WHAT IS ASKED
Write out each of the lines below word for word, keeping their order.

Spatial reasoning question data
----
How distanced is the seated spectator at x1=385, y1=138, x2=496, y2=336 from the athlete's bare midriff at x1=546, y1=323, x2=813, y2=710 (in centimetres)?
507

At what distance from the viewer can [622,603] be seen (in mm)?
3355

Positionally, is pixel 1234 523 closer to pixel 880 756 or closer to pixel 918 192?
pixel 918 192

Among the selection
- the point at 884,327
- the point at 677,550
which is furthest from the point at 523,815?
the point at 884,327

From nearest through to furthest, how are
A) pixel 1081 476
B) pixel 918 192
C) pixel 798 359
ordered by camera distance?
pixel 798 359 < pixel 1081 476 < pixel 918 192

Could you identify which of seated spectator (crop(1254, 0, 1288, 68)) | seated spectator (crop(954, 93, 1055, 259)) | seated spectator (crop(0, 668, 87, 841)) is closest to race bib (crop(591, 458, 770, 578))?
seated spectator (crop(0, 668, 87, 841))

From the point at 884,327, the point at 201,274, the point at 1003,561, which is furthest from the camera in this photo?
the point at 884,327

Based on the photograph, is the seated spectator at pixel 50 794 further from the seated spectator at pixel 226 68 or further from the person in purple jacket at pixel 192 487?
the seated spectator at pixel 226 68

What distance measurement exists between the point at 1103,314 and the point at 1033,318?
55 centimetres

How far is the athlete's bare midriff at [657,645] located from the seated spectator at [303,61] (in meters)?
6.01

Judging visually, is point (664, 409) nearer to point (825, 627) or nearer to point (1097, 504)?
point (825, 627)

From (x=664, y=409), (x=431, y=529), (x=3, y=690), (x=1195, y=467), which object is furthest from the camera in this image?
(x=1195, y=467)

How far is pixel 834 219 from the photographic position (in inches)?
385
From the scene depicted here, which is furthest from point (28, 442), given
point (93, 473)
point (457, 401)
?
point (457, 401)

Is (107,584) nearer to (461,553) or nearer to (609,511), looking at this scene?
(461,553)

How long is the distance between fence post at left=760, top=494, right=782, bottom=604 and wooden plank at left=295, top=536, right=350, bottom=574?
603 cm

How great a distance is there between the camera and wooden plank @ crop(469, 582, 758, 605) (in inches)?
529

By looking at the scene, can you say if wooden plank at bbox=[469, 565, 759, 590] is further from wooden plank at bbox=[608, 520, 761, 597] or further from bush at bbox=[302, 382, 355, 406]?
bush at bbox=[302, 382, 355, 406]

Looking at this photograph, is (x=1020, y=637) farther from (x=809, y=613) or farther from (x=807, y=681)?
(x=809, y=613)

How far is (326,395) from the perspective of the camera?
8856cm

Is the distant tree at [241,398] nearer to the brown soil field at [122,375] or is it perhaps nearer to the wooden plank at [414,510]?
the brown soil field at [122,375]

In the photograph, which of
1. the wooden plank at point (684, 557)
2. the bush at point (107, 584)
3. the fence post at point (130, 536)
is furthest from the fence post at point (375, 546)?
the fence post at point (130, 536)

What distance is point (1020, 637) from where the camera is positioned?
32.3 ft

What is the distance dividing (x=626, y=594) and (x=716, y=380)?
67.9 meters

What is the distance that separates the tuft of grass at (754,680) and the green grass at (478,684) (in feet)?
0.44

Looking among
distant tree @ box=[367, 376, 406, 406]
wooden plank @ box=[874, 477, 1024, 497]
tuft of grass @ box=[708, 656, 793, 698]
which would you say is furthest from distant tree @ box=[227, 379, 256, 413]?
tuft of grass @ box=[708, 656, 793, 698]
----
RESPONSE BELOW
How distanced is the seated spectator at x1=385, y1=138, x2=496, y2=336 from the athlete's bare midriff at x1=546, y1=323, x2=813, y2=710 (in centimetres)?
507

At what distance from the viewer can [622,603] be seen (in mm)?
3355

Positionally, is pixel 1234 523 closer to pixel 880 756 or closer to pixel 918 192?
pixel 918 192

Among the selection
- the point at 884,327
- the point at 677,550
which is furthest from the point at 523,815?
the point at 884,327

From nearest through to furthest, how are
A) pixel 1081 476
B) pixel 918 192
C) pixel 798 359
ordered by camera distance?
pixel 798 359 < pixel 1081 476 < pixel 918 192

Could you identify which of seated spectator (crop(1254, 0, 1288, 68)) | seated spectator (crop(954, 93, 1055, 259)) | seated spectator (crop(0, 668, 87, 841)) is closest to race bib (crop(591, 458, 770, 578))?
seated spectator (crop(0, 668, 87, 841))

From the point at 884,327, the point at 201,274, the point at 1003,561, which is furthest from the camera in this photo?
the point at 884,327

Based on the photograph, is the seated spectator at pixel 50 794 further from the seated spectator at pixel 226 68 or further from the person in purple jacket at pixel 192 487?
the seated spectator at pixel 226 68

What distance measurement exists between the point at 1103,314 and the point at 1033,318?
55 centimetres

How far is the athlete's bare midriff at [657,645] located from the seated spectator at [303,61] (in meters)?
6.01

Judging visually, is point (664, 409) nearer to point (825, 627) or nearer to point (1097, 504)?
point (825, 627)

From (x=664, y=409), (x=431, y=529), (x=3, y=690), (x=1195, y=467), which object is furthest from the camera in this image?
(x=1195, y=467)

How far is pixel 834 219 from the photographic position (in inches)?
385
From the scene depicted here, which is furthest from point (28, 442), given
point (93, 473)
point (457, 401)
?
point (457, 401)

Is (107,584) nearer to (461,553) or nearer to (609,511), looking at this scene?
(461,553)

How long is the distance between fence post at left=760, top=494, right=782, bottom=604 and wooden plank at left=295, top=536, right=350, bottom=574?
603 cm

How great a distance is there between the camera and wooden plank @ crop(469, 582, 758, 605) (in inches)?
529

By looking at the scene, can you say if wooden plank at bbox=[469, 565, 759, 590] is further from wooden plank at bbox=[608, 520, 761, 597] or further from bush at bbox=[302, 382, 355, 406]?
bush at bbox=[302, 382, 355, 406]

Looking at this photograph, is (x=1020, y=637) farther from (x=809, y=613) or farther from (x=807, y=681)?
(x=809, y=613)

How far is (326,395) from the perspective of the camera?
8856cm

Is the distant tree at [241,398] nearer to the brown soil field at [122,375] or is it perhaps nearer to the wooden plank at [414,510]?
the brown soil field at [122,375]

In the photograph, which of
1. the wooden plank at point (684, 557)
2. the bush at point (107, 584)
3. the fence post at point (130, 536)
is furthest from the fence post at point (375, 546)?
the fence post at point (130, 536)

What distance is point (1020, 637) from where the camera is positioned?
32.3 ft

What is the distance dividing (x=626, y=594) and (x=716, y=380)?
67.9 meters

What is the distance that separates the tuft of grass at (754,680) and the green grass at (478,684) (in feet)?
0.44

Looking among
distant tree @ box=[367, 376, 406, 406]
wooden plank @ box=[874, 477, 1024, 497]
tuft of grass @ box=[708, 656, 793, 698]
which would you say is furthest from distant tree @ box=[227, 379, 256, 413]?
tuft of grass @ box=[708, 656, 793, 698]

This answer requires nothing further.